Fig. 2. — Cellular and humoral immune responses in bone marrow-chimeric CB6F1 mice. (A) IFN-γ ELISpot analysis of mononuclear cells (MNC) isolated from draining lymph nodes of bone marrow-chimeric CB6F1 mice immunized previously with the rAAV1_β-Gal (left panel) or rAAV2_β-Gal (right panel) vector. Cells isolated from mice reconstituted with H-2^b or H-2^d bone marrow were stimulated in parallel with β-Gal_96-103 (H-2K^b-restricted) (black bars) and β-Gal_876–884 (H-2L^d-restricted) (gray bars) peptides. Asterisks indicate levels below the detection limit. SFU, spot-forming units. (B) Antibody (Ab) capture ELISA measuring serum levels of anti-capsid (left panel) and anti-β-Gal (right panel) antibodies in rAAV2_β-Gal-immunized CB6F1 mice before and after bone marrow reconstitution. Open bars, prior to bone marrow reconstitution at D21; hatched bars, after bone marrow reconstitution at D63. Error bars represent standard errors of the means. Statistical difference was calculated using Student's t test. *, P = 0.001; NS, not reaching statistical significance (P = 0.706); OD₄₅₀nm, optical density at 450 nm. (C) IFN-γ ELISpot analysis of mononuclear cells isolated from draining lymph nodes of bone marrow-chimeric CB6F1 mice previously immunized with rAAV2_β-Gal vectors. Cells isolated from H-2^b and H-2^d bone marrow chimeras were stimulated with epitopic peptides derived from rAAV2 capsid, including rAAV2 cap_702–710 (H-2K^b restricted) and rAAV2 cap_372–380 (H-2L^d restricted). Asterisks indicate levels below the detection limit. (D) Experimental timeline for testing capsid responses in animals reconstituted with bone marrow before vector treatment. (E) IFN-γ ELISpot analysis of mononuclear cells isolated from draining lymph nodes of H-2^d bone marrow-chimeric CB6F1 mice that were subsequently immunized with rAAV2_β-Gal vectors. Cells were stimulated with 4 epitopic peptides in parallel, including β-Gal_96–103 (H-2K^b restricted), β-Gal_876–884 (H-2L^d restricted) (gray bar), rAAV2cap_702–710 (H-2K^b restricted) (open bar), and rAAV2cap_372–380 (H-2L^d restricted) (hatched bar). The asterisk indicates levels below the detection limit. Data are results from at least 3 independent experiments, each with cells pooled from 6 mice.

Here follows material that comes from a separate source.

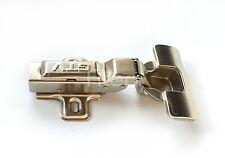 KITCHEN CABINET/CUPBOARD CONCEALED 35mm SOFT CLOSE DOOR HINGE (half overlay)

These results indicate that CD8⁺ T cells are primed after persistent antigen production is established with an rAAV vector, providing an explanation for how the response is maintained despite the programmed death of effector populations that infiltrate transduced muscle (14). Our failure to detect responses against both β-Gal epitopes in mice reconstituted with H-2^b or H-2^d bone marrow excluded the possibility that transduced F1 (H-2^bxd) myocytes presented antigen directly to CD8⁺ T cells. For this reason, antigen presentation by myocytes that lack the capacity for costimulatory signaling cannot explain a defective CD8⁺ T-cell response that failed to eliminate transduced myocytes. CD8⁺ T cells were primed even when vector delivery to muscle preceded reconstitution of the immune system by 3 weeks. It is very unlikely that parental dendritic cells were transduced with vector particles introduced into muscle 3 weeks earlier. In support of this argument, capsid-specific antibodies present at high titers in serum after vector delivery declined substantially following irradiation and immune reconstitution, suggesting that capsid antigens were not available to regenerate the response (Fig. 2B, left panel). Antibodies to β-Gal were maintained before and after immune reconstitution, reflecting the persistence of antigen expression in muscle (Fig. 2B, right panel). Moreover, T-cell responses against two well-defined AAV capsid epitopes presented by H-2K^b (capsid with amino acids 702 to 710 [cap_702-710]) and H-2L^d (cap_372-380) class I molecules were not detected in F1 mice after reconstitution with H-2^b or H-2^d bone marrow (Fig. 2C). Capsid-specific CD8⁺ T-cell responses were readily generated when an H-2^d immune system was transferred to F1 mice before vector delivery (Fig. 2D and E). CD8⁺ T-cell responses were detected against the H-2^d- but not the H-2^b-restricted β-Gal (Fig. 2E, left panel) and capsid (Fig. 2E, right panel) epitopes. The opposite pattern of capsid-specific CD8⁺ T-cell reactivity was observed after H-2^b bone marrow reconstitution (data not shown). These results are consistent with a requirement for dendritic cells to generate a response to particle-associated capsid proteins (11, 13).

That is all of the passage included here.